• [提示文]:
本発明化粧ボードの磁性粉体を含む層に用いる磁性粉体と樹脂分との含有割合は、重量比で、通常90:10ないし65:35の範囲で選定される。磁性粉体が重量比で65より少ないと、取付け用治具としてマグネットを用いる場合に、所望物品の化粧ボードへの取付け性が不十分となるおそれがあり、90より多いと画鋲、釘、ビスなどのように針状先端を有する取付け用治具を用いて、所望物品取付けに際して貫通抵抗が大きく機能が十分に発揮されにくい。
本発明化粧ボードの磁性粉体を含む層に用いる磁性粉体と樹脂分との混合は、例えば、タンブラーブレンダー、ヘンシェルミキサーなど使用することができる。混合後さらに単軸押出機や多軸押出機を用いて溶融混練することにより、磁性粉体を含む層を形成するシート用成形材料を調製することができる。この成形材料を、公知の方法、例えばキャスト成形、押出しシート成形、カレンダー成形などの方法によって成形し、磁性粉体を含む層を形成するシートを作製することができる。
本発明化粧ボードの磁性粉体を含む層に用いる磁性粉体を含む層の厚さは、通常0.5〜2.0mmの範囲で選定される。

• [作業の目的]:
化粧ボードに関する提示文をもとに、次の問いに答えてください。
1. 磁性粉体と樹脂分との含有割合は、重量比で通常どの範囲で選定されますか。
2. 混合後の溶融混練に用いる機械として、何が挙げられていますか。
3. 磁性粉体を含む層の厚さは、通常どの範囲で選定されますか。
提示文に書かれている内容だけを根拠にしてください。

• [保存済みの行]:
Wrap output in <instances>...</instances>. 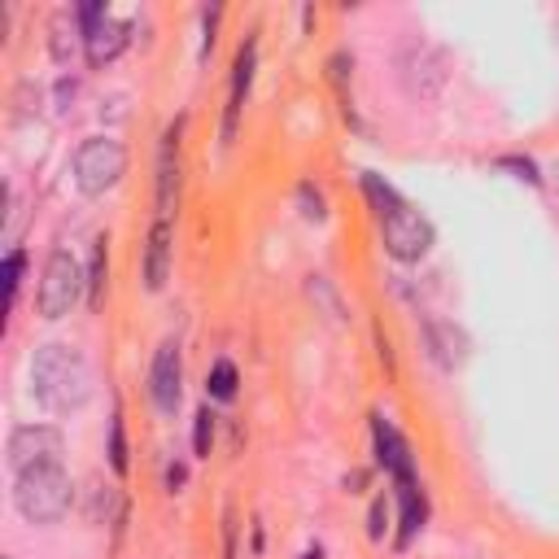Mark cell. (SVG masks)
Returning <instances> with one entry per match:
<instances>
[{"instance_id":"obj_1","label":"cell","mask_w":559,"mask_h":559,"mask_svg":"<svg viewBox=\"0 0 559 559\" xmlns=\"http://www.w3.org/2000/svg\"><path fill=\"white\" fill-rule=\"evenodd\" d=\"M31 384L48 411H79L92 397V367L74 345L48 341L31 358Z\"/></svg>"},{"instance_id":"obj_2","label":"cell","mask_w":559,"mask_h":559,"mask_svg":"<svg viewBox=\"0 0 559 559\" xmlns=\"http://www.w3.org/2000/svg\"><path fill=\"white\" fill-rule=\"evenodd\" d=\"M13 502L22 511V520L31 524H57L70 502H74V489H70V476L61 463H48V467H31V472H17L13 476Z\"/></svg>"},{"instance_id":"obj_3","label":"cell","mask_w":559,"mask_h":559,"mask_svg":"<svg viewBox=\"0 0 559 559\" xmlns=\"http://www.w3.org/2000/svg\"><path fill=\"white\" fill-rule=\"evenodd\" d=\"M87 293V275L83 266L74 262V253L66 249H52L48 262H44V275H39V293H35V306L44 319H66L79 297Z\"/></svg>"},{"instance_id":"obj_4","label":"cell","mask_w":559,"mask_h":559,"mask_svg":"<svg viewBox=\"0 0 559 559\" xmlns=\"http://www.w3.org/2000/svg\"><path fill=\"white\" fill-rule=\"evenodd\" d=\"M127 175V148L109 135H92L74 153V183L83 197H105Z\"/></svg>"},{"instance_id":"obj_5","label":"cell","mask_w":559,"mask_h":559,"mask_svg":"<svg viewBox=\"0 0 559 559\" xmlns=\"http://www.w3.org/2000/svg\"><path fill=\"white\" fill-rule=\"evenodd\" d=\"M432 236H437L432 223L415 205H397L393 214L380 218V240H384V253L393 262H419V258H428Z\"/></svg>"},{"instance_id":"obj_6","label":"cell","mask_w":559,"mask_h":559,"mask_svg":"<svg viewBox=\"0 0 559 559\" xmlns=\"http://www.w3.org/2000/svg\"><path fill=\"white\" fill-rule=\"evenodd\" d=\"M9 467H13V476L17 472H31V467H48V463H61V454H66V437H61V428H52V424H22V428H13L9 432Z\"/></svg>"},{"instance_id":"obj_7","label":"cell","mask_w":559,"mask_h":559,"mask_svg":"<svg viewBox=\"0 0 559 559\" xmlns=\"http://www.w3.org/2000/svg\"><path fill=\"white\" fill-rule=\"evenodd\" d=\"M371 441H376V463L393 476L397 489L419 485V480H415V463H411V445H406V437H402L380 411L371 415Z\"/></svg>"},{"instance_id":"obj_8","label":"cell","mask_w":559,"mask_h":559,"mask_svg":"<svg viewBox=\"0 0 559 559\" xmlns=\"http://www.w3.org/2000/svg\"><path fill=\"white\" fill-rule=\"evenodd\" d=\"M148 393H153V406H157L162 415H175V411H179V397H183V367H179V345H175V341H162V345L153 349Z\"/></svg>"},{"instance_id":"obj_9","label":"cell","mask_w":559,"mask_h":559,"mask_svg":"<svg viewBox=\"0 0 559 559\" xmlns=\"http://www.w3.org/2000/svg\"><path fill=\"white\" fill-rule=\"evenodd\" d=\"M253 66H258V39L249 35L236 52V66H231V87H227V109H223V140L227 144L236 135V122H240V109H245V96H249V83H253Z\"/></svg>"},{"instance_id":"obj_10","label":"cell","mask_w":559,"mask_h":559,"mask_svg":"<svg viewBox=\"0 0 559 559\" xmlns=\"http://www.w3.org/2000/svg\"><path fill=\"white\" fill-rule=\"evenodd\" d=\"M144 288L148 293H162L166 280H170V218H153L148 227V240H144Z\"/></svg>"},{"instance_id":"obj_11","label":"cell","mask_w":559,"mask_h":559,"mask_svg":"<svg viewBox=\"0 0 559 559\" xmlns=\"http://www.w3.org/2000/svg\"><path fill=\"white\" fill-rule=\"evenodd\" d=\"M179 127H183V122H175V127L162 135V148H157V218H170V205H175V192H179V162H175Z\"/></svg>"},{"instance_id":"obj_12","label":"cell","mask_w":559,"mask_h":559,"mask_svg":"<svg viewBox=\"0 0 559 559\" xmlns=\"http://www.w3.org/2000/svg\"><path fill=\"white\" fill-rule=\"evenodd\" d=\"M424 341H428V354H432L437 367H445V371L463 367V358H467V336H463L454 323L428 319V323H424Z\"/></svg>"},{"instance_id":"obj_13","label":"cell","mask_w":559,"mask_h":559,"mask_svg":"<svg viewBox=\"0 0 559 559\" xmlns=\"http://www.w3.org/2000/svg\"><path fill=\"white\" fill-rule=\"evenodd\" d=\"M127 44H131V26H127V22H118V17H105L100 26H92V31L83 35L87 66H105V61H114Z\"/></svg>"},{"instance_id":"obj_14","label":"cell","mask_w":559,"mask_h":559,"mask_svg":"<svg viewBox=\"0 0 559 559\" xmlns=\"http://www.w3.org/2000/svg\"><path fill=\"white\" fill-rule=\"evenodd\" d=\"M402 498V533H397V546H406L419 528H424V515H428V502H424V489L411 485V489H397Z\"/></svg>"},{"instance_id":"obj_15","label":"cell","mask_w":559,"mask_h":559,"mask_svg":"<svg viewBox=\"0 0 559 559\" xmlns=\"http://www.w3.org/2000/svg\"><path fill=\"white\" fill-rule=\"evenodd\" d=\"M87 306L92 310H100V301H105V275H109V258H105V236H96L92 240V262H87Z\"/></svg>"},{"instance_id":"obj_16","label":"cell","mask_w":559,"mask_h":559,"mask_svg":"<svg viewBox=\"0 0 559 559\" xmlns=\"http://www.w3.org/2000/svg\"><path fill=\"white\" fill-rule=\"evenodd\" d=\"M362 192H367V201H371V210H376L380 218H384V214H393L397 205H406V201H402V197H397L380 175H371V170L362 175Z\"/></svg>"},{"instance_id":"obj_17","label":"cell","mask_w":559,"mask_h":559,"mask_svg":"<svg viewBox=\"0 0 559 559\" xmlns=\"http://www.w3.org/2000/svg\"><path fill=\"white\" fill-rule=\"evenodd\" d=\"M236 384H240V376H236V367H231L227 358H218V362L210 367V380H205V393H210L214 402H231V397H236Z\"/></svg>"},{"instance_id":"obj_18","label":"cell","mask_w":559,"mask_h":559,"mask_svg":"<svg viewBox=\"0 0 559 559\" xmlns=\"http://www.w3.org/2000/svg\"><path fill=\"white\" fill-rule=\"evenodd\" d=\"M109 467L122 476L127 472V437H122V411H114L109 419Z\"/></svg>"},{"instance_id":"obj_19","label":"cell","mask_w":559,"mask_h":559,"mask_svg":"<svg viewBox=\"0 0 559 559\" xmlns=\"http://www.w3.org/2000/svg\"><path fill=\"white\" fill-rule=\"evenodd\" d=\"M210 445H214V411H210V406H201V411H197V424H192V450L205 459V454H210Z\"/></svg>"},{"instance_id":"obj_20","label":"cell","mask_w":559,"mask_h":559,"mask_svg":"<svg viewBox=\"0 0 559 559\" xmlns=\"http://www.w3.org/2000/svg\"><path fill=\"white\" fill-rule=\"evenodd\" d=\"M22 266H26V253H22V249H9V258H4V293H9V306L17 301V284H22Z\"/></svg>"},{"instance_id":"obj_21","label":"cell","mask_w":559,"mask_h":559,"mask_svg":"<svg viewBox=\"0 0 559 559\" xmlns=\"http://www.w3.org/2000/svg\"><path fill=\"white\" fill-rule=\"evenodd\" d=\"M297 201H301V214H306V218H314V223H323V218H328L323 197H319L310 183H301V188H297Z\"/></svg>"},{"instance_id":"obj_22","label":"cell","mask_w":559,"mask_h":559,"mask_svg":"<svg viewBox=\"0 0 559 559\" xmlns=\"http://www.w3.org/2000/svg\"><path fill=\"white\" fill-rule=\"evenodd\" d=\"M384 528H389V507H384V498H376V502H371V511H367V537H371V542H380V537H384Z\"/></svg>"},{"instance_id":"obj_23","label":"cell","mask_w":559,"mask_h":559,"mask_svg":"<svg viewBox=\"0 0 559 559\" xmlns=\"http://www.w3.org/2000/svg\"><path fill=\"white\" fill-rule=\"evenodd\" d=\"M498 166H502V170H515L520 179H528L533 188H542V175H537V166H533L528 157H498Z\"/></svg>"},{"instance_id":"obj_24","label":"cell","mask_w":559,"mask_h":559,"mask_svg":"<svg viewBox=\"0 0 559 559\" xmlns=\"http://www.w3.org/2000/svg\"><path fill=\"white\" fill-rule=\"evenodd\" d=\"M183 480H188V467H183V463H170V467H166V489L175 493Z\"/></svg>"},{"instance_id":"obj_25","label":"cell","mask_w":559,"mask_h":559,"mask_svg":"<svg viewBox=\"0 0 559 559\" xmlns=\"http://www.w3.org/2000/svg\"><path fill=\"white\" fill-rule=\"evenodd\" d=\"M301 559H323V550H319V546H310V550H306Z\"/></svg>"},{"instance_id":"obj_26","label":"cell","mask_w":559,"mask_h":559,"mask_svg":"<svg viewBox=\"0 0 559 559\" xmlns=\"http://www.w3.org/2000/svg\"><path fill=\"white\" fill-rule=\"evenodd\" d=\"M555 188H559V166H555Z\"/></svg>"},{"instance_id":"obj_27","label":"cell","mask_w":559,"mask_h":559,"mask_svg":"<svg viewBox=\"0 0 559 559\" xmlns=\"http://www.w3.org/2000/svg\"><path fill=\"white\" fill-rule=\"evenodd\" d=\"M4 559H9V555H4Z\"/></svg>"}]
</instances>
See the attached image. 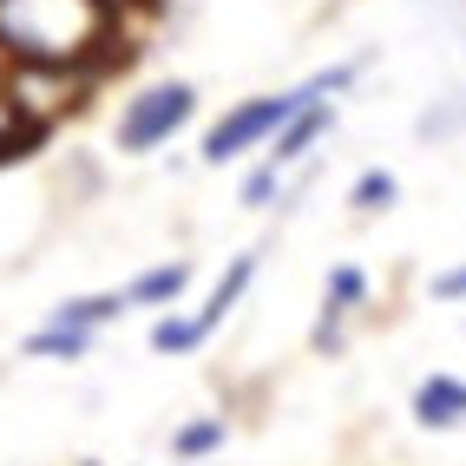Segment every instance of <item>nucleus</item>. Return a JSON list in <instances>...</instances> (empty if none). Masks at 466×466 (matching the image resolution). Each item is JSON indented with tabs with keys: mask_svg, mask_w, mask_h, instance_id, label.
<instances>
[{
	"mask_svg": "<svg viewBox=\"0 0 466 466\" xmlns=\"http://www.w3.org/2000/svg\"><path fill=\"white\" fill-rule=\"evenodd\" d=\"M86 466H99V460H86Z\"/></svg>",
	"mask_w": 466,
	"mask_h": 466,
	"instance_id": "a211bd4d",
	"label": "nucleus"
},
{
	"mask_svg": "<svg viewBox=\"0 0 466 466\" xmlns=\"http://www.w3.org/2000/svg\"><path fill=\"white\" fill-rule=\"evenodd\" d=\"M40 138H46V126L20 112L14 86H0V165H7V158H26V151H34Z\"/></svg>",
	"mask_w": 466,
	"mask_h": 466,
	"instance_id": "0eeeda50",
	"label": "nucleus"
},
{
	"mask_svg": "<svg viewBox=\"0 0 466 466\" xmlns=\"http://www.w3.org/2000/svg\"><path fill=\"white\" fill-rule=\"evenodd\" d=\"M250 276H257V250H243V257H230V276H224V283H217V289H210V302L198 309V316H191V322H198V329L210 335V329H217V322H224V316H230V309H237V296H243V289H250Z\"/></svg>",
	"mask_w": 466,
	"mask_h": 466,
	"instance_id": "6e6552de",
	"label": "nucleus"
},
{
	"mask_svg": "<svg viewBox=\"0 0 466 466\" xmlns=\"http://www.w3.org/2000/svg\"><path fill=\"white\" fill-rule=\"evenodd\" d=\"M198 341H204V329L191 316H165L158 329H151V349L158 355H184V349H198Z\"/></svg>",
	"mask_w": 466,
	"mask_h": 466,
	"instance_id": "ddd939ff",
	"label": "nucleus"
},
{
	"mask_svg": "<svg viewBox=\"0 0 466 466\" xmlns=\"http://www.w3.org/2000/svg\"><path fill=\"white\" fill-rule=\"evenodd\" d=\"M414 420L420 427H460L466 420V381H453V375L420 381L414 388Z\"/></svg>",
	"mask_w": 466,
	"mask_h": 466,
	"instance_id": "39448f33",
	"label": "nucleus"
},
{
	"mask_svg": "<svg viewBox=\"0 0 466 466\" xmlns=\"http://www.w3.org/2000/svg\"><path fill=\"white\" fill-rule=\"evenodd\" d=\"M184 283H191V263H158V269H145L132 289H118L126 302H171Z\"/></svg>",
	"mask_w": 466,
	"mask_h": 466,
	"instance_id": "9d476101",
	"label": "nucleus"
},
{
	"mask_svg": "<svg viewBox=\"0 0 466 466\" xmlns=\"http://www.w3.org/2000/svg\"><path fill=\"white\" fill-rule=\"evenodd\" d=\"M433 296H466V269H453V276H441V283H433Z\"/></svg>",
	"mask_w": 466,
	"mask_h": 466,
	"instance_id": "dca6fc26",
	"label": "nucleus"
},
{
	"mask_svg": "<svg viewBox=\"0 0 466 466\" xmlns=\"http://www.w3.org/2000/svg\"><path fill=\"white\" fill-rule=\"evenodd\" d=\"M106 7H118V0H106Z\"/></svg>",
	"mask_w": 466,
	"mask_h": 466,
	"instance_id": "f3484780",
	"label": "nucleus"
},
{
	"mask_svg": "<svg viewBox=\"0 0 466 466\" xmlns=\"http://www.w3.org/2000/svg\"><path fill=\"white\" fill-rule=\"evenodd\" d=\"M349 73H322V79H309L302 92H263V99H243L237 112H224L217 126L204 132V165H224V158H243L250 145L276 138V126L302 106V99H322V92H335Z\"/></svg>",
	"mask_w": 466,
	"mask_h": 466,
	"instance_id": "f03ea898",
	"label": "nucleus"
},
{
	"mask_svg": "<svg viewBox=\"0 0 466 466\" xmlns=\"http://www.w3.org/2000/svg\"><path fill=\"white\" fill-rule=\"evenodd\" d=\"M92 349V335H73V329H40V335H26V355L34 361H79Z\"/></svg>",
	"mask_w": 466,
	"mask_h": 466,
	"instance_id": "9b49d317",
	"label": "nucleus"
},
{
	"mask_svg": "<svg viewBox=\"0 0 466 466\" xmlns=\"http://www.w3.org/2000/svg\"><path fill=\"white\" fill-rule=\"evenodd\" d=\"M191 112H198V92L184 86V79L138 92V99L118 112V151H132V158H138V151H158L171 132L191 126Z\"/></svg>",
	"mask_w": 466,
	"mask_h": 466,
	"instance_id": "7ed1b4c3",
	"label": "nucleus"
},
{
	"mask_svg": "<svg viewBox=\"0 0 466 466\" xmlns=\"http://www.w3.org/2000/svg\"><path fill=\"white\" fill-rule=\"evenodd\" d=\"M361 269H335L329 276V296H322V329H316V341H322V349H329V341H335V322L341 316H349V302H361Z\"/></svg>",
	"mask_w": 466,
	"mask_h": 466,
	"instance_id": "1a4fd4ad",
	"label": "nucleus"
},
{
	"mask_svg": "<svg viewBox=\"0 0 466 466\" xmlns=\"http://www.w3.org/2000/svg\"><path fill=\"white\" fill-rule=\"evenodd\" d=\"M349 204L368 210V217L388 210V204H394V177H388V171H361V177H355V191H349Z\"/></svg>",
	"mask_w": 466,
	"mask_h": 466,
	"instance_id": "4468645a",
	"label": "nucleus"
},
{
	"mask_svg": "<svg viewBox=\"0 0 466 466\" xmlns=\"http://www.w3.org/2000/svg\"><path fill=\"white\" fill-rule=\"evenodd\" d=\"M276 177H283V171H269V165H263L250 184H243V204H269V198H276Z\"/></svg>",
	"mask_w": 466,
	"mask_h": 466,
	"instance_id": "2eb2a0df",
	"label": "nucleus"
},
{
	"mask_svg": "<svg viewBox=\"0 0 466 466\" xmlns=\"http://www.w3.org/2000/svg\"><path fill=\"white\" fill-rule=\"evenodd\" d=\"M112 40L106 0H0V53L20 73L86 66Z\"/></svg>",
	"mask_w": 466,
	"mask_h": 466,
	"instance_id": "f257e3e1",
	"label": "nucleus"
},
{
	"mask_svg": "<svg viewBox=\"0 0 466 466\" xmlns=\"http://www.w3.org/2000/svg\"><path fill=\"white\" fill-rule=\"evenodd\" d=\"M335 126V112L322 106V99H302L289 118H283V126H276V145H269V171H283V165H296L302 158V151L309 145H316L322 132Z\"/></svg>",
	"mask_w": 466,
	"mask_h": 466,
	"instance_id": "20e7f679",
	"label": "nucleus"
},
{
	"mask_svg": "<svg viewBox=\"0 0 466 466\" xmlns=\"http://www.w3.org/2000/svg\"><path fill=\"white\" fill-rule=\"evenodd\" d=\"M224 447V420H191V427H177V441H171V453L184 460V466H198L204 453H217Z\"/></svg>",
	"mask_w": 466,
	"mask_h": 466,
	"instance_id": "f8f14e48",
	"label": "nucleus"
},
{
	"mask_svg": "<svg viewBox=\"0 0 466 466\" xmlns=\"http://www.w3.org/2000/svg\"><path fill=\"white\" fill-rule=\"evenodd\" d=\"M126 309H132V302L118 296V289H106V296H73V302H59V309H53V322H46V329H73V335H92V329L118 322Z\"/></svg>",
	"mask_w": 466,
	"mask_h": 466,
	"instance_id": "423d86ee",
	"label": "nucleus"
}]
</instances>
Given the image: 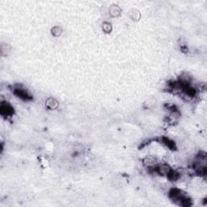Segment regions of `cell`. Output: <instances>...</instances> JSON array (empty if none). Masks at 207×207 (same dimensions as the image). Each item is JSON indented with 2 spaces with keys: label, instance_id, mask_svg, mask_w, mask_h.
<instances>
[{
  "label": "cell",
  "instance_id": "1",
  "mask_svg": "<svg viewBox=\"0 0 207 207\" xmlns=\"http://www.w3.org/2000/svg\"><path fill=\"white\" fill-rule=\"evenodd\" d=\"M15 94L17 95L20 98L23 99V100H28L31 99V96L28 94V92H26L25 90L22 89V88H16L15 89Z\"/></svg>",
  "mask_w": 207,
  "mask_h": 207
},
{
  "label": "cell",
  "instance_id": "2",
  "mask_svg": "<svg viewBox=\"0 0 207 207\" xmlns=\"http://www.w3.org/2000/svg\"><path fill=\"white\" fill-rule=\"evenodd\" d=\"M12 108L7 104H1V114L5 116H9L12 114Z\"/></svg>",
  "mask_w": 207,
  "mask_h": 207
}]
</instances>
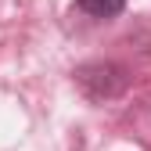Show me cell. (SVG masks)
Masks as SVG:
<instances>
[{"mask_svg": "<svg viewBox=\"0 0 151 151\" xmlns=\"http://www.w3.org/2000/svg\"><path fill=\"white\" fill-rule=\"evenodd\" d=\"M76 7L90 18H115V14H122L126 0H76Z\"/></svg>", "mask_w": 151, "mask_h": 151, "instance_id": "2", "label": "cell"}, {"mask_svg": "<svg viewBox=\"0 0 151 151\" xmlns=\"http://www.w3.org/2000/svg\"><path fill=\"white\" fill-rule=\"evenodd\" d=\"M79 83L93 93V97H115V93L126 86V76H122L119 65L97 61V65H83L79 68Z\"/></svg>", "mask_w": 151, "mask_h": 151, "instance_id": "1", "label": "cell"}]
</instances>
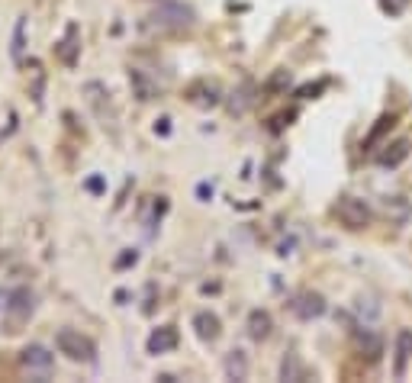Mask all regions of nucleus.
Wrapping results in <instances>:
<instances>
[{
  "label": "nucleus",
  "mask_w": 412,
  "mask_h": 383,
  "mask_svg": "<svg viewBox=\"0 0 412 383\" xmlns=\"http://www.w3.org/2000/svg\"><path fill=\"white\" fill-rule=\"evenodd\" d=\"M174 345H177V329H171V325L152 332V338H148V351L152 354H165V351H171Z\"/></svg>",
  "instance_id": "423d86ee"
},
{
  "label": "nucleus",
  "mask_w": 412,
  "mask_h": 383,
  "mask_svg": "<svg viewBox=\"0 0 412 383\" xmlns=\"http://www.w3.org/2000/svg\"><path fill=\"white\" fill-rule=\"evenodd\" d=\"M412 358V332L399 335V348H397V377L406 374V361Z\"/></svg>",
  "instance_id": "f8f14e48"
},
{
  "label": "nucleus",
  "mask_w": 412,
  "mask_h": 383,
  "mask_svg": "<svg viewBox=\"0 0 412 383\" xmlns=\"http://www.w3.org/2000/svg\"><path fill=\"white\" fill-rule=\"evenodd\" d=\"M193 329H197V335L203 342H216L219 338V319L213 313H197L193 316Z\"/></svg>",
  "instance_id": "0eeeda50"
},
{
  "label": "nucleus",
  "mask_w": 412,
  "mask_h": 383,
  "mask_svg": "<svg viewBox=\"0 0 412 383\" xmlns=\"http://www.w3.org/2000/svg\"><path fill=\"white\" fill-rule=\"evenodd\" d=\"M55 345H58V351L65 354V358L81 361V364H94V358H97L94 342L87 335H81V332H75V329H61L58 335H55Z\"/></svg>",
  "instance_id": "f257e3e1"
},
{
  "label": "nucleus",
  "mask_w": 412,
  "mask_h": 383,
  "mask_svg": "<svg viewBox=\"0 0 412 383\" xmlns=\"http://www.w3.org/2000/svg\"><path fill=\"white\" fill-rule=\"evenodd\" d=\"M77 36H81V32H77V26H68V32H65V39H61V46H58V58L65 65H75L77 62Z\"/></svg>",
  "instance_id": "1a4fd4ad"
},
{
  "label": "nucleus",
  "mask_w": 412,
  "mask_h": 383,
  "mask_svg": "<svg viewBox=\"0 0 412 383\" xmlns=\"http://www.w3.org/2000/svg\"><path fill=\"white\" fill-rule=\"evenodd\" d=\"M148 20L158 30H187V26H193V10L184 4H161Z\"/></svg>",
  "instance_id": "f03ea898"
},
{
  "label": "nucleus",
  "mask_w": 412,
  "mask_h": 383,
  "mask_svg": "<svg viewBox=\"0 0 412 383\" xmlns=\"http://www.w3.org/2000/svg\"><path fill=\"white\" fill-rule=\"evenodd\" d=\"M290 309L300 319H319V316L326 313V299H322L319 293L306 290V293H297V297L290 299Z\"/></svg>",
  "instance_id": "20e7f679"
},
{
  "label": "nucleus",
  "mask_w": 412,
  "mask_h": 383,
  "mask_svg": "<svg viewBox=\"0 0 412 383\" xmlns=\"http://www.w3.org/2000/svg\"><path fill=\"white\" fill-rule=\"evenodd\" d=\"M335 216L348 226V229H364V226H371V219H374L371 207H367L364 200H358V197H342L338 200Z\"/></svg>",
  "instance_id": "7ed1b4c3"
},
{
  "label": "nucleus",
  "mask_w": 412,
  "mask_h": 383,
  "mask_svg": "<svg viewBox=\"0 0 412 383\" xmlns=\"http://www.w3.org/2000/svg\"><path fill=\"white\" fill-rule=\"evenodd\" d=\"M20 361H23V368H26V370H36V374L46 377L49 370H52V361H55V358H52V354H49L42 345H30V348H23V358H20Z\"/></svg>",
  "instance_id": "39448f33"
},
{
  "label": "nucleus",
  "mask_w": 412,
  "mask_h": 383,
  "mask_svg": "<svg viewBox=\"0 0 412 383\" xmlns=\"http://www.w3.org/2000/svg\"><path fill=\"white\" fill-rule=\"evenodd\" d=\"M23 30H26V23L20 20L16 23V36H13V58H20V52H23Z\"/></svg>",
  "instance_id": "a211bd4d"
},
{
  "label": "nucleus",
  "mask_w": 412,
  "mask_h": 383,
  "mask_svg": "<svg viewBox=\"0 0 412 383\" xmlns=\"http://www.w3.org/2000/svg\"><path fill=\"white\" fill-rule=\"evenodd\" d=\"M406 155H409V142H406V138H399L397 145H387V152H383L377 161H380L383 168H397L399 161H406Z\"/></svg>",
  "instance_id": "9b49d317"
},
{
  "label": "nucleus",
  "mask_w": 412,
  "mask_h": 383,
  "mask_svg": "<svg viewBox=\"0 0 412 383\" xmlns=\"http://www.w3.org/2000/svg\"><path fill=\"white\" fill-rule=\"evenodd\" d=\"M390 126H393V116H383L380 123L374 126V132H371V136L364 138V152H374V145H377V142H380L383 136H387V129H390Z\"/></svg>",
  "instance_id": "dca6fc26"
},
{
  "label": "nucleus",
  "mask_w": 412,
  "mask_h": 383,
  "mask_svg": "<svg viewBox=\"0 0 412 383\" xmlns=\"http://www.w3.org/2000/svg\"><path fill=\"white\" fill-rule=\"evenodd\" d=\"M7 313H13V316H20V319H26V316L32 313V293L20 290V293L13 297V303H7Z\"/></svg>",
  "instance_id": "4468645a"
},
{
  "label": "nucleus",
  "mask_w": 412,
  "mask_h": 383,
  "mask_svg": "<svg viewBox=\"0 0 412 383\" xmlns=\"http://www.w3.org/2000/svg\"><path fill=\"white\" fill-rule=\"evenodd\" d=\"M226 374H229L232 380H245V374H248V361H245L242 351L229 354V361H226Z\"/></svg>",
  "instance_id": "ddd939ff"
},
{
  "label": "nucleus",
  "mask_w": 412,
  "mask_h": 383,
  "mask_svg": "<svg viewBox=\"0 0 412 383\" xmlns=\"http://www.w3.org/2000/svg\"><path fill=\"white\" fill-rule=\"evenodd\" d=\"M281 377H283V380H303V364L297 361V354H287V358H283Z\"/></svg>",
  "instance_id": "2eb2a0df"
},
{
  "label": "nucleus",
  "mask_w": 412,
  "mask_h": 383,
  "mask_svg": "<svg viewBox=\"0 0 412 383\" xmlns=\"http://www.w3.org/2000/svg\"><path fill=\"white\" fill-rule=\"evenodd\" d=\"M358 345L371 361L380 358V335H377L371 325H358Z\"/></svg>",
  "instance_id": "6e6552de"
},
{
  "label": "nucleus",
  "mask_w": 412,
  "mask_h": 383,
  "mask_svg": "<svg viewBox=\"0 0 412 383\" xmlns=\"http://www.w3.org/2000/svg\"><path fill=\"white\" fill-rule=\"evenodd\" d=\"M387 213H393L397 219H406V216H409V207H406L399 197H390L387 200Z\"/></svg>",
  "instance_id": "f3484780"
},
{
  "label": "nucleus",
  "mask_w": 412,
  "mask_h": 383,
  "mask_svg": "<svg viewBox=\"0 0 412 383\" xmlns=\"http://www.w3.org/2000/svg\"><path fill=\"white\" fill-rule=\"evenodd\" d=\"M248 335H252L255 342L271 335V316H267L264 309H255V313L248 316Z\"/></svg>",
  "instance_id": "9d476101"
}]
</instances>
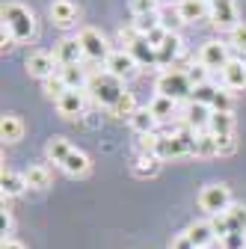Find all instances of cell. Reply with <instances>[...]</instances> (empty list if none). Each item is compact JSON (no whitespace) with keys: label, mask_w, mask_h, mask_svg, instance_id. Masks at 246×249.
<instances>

• [解答]:
1. 重量比で通常90:10ないし65:35の範囲で選定されます。
2. 単軸押出機や多軸押出機が挙げられています。
3. 通常0.5〜2.0mmの範囲で選定されます。